Return the passage from "I come from" up to and including "native burial ground.", word for word, from the self-introduction by John Stollmeyer below.

[Excerpt]
-------

My name is John Stollmeyer and I teach people about permaculture.

 

 

I come from the St Ann’s watershed, in the dry forest ecosystem of the western Northern Range, in the Orinoco bioregion. I spent my boy days in the bush foraging mango, chennette, cashew, plum, sapodilla and caimet. I still live in the St Ann’s watershed, by choice.

 

 

I have a stepson from my first marriage. My present spouse, Susan Dayal, and I choose not to have children. It takes a “village” to raise a child. In our dysfunctional communities made up of fenced-in nuclear families, there is not enough “resource” to bring up sane human beings.    

 

 

I first adopted my Mohawk haircut while living in Ontario around 1993. I was inspired by the Oka standoff, when the town tried to develop a private golf course and condominiums on native burial ground.

-------

[Dataset content]
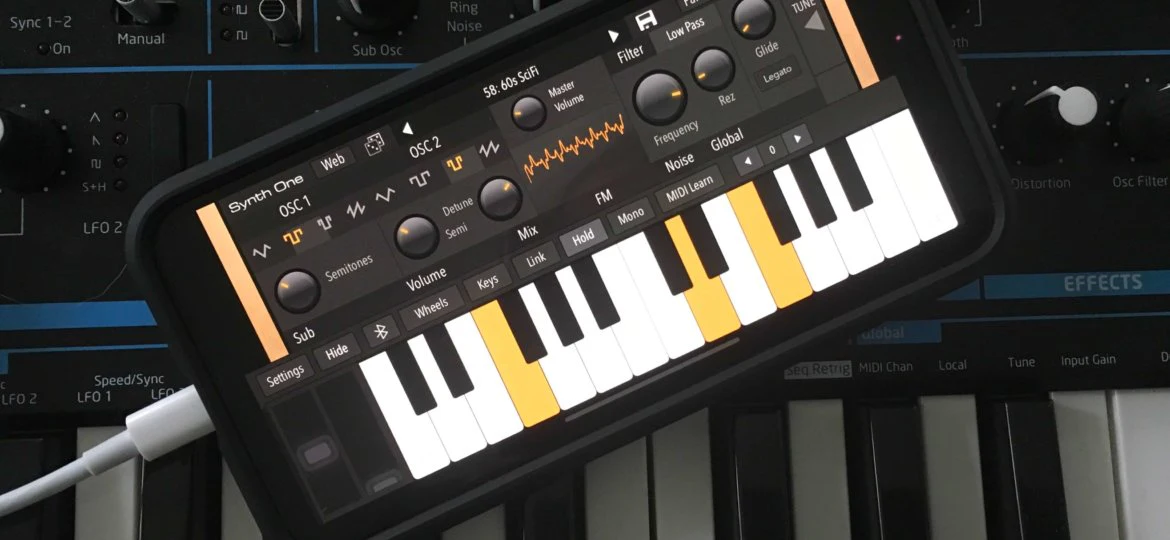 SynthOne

-------

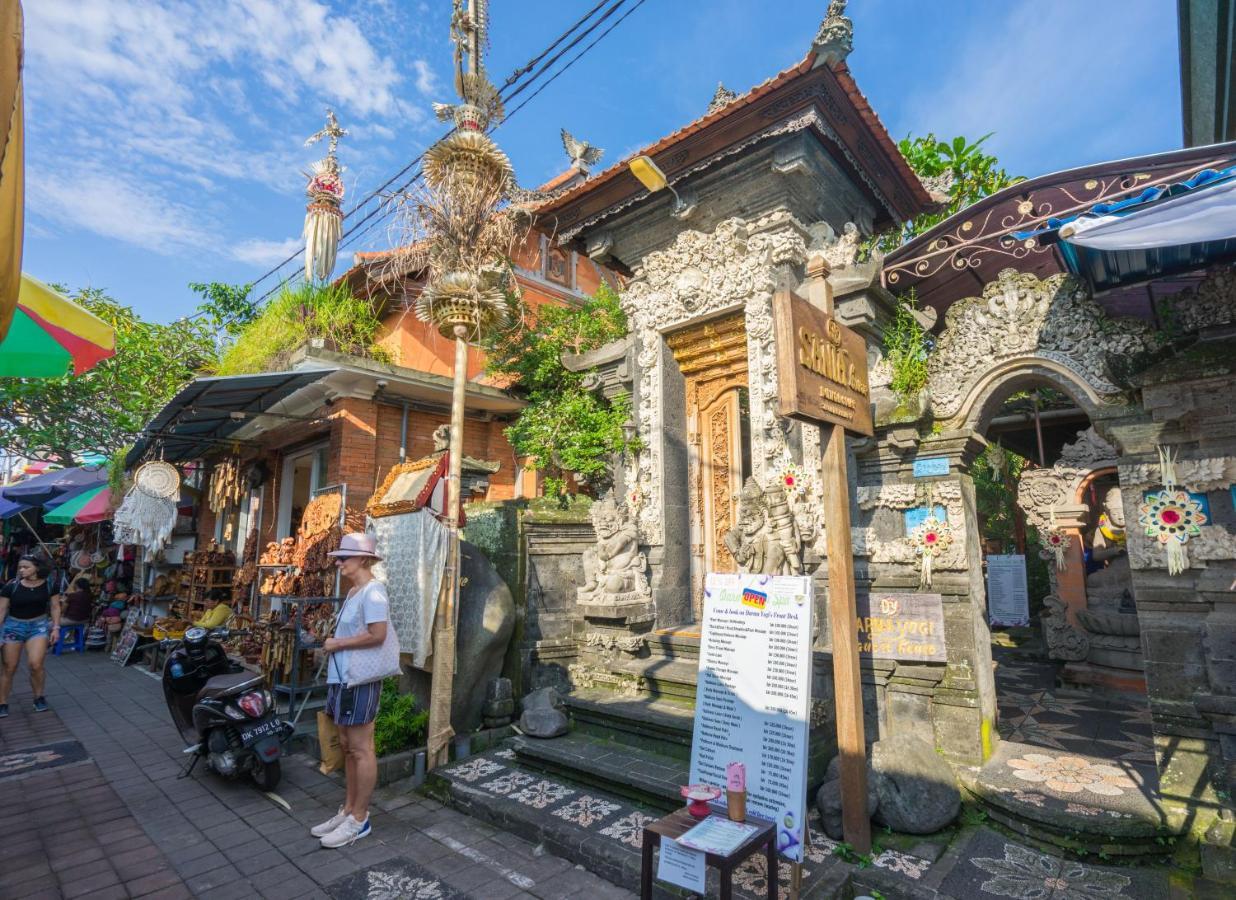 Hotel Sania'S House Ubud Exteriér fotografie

-------

[Answer area]
I come from the St Ann’s watershed, in the dry forest ecosystem of the western Northern Range, in the Orinoco bioregion. I spent my boy days in the bush foraging mango, chennette, cashew, plum, sapodilla and caimet. I still live in the St Ann’s watershed, by choice.

 

 

I have a stepson from my first marriage. My present spouse, Susan Dayal, and I choose not to have children. It takes a “village” to raise a child. In our dysfunctional communities made up of fenced-in nuclear families, there is not enough “resource” to bring up sane human beings.    

 

 

I first adopted my Mohawk haircut while living in Ontario around 1993. I was inspired by the Oka standoff, when the town tried to develop a private golf course and condominiums on native burial ground.